“No alla mensa dei profughi”
Via Turri in rivolta contro il Comune

di Pierluigi Ghiggini
22/5/2016 – La gestione degli 800 richiedenti asilo sistemati a Reggio Emilia, da parte della cooperativa Dimora d’Abramo (che nel 2015 ha realizzato 7,8 milioni di euro ed è legata a doppio filo all’ex assessore Mimmo Spadoni, oggi diretto collaboratore del ministro Delrio a Roma, per lungo tempo direttore della stessa cooperativa) continua a creare problemi.
Prima l’incredibile rivolta degli spaghetti scotti da parte di un gruppo di pachistani, con tanto di protesta in Questura, ora la mobilitazione dei residenti di via Turri contro l’apertura di una mensa per i migranti sempre su iniziativa della Dimora d’Abramo, in una zona caratterizzata da degrado e tensioni sociali, dove le forze dell’ordine da un paio d’anni hanno avviato una lunga e paziente opera di bonifica.
Via Turri a Reggio Emilia

Via Turri a Reggio Emilia

A Reggio le autorità locali si lavano la bocca a ogni più sospinto con le parole partecipazione e condivisione, in realtà al momento opportuno , quando le questioni sono delicate o coinvolgono determinati interessi, le pietanze si confezionano nelle cucine segrete e vengono fatte trangugiare ai cittadini a cottura avvenuta. Così venerdì sera i cittadini di via Turri si sono riuniti, hanno costituito un comitato di quartiere per difendersi da decisioni o sbagliate e soprattutto per reclamare trasparenza e rapporti corretti con l’amministrazione.
Contestano la decisione – che ripetiamo, non è stata annunciata ufficialmente, e su cui non dà risposte l’amministrazione comunale del sindaco Luca Vecchi e del vicesindaco alla cosiddetta coesione sociale Matteo Sassi –  di trasferire una cinquantina di richiedenti asilo in via turri, in un negozio trasformato in fretta e furia in una mensa.

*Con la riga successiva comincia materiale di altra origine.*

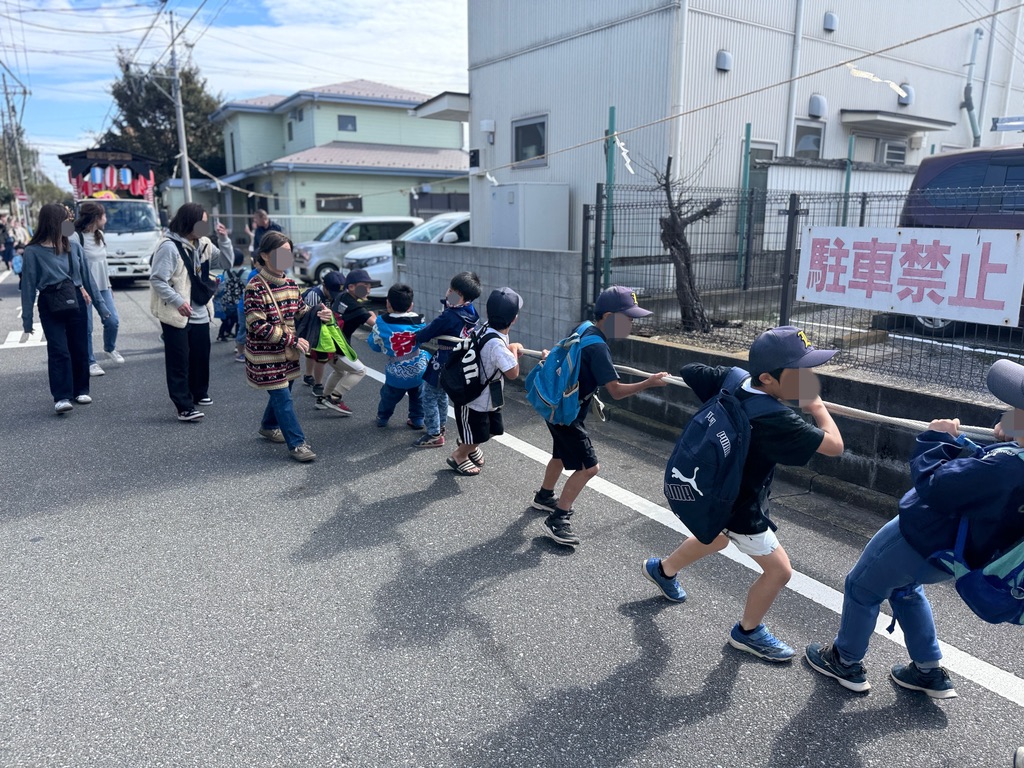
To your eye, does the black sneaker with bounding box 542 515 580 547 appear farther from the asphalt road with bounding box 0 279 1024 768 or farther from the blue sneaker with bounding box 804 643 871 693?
the blue sneaker with bounding box 804 643 871 693

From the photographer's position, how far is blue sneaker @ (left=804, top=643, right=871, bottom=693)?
2721 mm

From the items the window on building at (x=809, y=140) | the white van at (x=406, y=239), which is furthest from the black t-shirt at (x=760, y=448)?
the white van at (x=406, y=239)

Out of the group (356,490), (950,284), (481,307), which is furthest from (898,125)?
(356,490)

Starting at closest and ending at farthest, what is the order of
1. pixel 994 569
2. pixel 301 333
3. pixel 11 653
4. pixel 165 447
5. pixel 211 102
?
pixel 994 569 → pixel 11 653 → pixel 165 447 → pixel 301 333 → pixel 211 102

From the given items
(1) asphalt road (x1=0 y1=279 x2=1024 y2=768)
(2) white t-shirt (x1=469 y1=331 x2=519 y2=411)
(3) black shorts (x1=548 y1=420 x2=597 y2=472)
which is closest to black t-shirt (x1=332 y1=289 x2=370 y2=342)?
(1) asphalt road (x1=0 y1=279 x2=1024 y2=768)

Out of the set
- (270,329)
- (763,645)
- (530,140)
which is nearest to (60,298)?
(270,329)

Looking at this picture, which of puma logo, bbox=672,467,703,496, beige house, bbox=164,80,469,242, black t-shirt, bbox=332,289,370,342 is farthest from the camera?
beige house, bbox=164,80,469,242

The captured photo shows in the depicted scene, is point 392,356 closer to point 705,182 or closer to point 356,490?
point 356,490

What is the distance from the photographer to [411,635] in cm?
307

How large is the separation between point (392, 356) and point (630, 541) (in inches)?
102

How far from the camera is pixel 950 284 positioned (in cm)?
451

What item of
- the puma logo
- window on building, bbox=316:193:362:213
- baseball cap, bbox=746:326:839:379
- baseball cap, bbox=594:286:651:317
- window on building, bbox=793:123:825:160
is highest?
window on building, bbox=793:123:825:160

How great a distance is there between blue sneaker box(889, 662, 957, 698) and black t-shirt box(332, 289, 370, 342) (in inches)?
191

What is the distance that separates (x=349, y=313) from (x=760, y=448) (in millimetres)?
4420
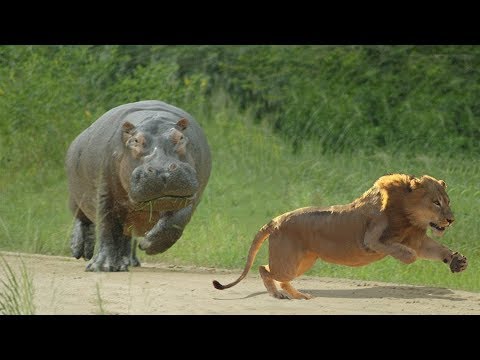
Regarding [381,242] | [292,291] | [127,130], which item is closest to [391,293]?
[292,291]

E non si venga a parlare di razzismo, perchè alla riunione erano presenti persone di diverse nazionalità. Era presente anche Khadija Lamami, che ha guidato la protesta contro il taglio di gas e acqua calda da parte di Iren in interi palazzi.
Ma ecco cosa scrivono: “Noi cittadini di Via Turri siamo vivamente preoccupati perché da alcuni giorni gira una voce che non riusciamo a verificare nemmeno presso l’amministrazione comunale:  sembra che al civico 29, in un locale a uso negozio, verrà allestita una mensa per i migranti ospiti presso i centri di accoglienza gestiti dalla cooperativa Dimora di Abramo. Sembra che il locale sia stato affittato dal circolo dei ferrovieri di Via Eritrea (il self service Locomotore, ndr.) dopo le lamentele degli abituali avventori, infastiditi dalla presenza dei migranti”.

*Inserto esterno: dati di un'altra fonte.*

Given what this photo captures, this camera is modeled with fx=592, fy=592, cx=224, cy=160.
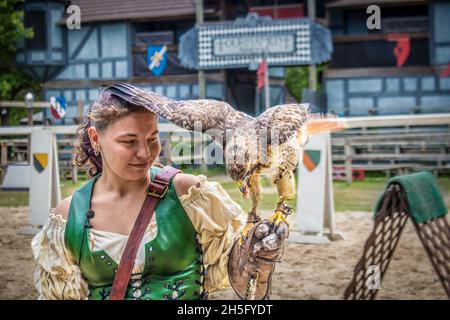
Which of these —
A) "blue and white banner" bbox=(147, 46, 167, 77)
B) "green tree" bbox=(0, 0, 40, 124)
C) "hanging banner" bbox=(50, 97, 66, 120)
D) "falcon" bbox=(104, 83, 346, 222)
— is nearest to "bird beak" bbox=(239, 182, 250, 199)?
"falcon" bbox=(104, 83, 346, 222)

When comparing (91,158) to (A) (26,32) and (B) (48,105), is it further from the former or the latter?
(B) (48,105)

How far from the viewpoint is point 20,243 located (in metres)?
3.62

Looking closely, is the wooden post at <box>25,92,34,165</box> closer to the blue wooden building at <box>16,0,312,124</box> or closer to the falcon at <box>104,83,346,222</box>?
the blue wooden building at <box>16,0,312,124</box>

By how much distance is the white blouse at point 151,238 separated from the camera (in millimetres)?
1407

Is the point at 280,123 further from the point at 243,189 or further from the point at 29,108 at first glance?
the point at 29,108

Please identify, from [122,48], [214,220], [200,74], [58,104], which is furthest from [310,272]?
[200,74]

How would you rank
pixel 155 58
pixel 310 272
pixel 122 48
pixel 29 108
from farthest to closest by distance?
pixel 122 48 → pixel 155 58 → pixel 310 272 → pixel 29 108

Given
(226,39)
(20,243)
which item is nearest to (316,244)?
(20,243)

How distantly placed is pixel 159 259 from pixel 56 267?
0.27m

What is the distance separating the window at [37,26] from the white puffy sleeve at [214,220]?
2.45m

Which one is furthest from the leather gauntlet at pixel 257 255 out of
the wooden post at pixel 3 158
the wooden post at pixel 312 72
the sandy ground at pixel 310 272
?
the wooden post at pixel 312 72

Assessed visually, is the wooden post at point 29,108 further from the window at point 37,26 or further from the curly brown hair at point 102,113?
the curly brown hair at point 102,113

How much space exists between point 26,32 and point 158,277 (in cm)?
234

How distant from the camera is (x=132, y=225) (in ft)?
4.67
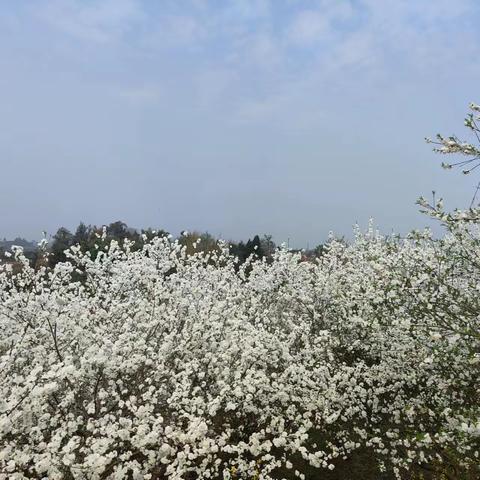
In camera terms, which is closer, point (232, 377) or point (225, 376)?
point (225, 376)

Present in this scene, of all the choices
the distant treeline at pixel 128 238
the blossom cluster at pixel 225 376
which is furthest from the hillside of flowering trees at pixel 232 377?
the distant treeline at pixel 128 238

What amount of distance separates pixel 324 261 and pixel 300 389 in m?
7.76

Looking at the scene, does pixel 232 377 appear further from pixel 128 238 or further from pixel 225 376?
pixel 128 238

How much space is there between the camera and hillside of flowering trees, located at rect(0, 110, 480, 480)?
5.90m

“Circa questa voce  pretendiamo chiarezza e sottolineiamo due temi – afferma il comitato –  Il primo è che non ci sembra una soluzione positiva mandare circa 50 persone in un negozio in via Turri convertito a refettorio, senza le adeguate strutture di servizi igienici e luoghi di sosta: la via è notorio ha una surplus di immigrati e questa ipotesi creerebbe un disagio ai residenti.

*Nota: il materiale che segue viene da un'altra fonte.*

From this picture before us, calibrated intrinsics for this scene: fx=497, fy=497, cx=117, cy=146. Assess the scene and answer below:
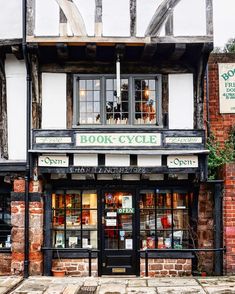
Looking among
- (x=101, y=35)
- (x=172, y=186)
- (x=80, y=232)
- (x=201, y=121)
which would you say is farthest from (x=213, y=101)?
(x=80, y=232)

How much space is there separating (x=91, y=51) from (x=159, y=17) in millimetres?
1824

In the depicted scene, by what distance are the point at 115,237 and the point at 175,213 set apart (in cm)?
169

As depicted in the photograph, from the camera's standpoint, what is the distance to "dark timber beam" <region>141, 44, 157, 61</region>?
38.9ft

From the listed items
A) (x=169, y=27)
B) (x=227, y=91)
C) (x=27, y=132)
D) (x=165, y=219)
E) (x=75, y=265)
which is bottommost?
(x=75, y=265)

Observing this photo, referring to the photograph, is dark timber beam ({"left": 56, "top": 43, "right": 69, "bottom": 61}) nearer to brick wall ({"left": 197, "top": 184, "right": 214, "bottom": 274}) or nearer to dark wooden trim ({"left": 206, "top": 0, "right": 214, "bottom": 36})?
dark wooden trim ({"left": 206, "top": 0, "right": 214, "bottom": 36})

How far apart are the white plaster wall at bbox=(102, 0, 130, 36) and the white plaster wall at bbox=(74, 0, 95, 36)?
267 mm

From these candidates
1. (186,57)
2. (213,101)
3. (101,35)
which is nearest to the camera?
(101,35)

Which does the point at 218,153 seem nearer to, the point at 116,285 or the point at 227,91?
the point at 227,91

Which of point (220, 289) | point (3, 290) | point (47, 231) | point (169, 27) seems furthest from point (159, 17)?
point (3, 290)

Ci pare una soluzione fin troppo scontata inviare altri migranti in Via Turri.
Secondo punto, sottolineiamo come con troppa facilità l’ amministrazione scarichi su via Turri un tema di carattere cittadino senza nessuna discussione o condivisione, e percepiamo in questa decisione un velato pregiudizio verso il quartiere e gli stessi profughi.
Ci pare non considerato il rischio di  emarginazione che genera  altra emarginazione”.
Aggiungono i cittadini  che “sarebbe molto più semplice convocare un tavolo cittadino con tutte le organizzazioni interessate al tema e in quella sede aprire una discussione vera sulla presenza dei profughi a Reggio Emilia e la loro gestione”. E richiamano l’amministrazione comunale alla correttezza di rapporti e atteggiamenti: “Un presupposto per la fiducia è la trasparenza e quindi noi cittadini non dovremmo casualmente  venire a conoscenza di un avvenimento dal forte impatto sulla nostra quotidianità senza essere informati e senza alcun confronto, obbligandoci a accettare decisioni prese in sedi lontane dal quartiere”.
E concludono: “Siamo contrari ad una gestione di questo tipo, sappiamo che la convivenza è un esercizio molto difficile e per questo ci sentiamo di chiedere all’amministrazione di sottoporre questo esercizio all’intera città, ad esempio suddividendo nelle diverse mense presenti in centro storico il gruppo dei migranti e dei profughi. Ma meglio ancora sarebbe che tutti insieme prendessimo decisioni”.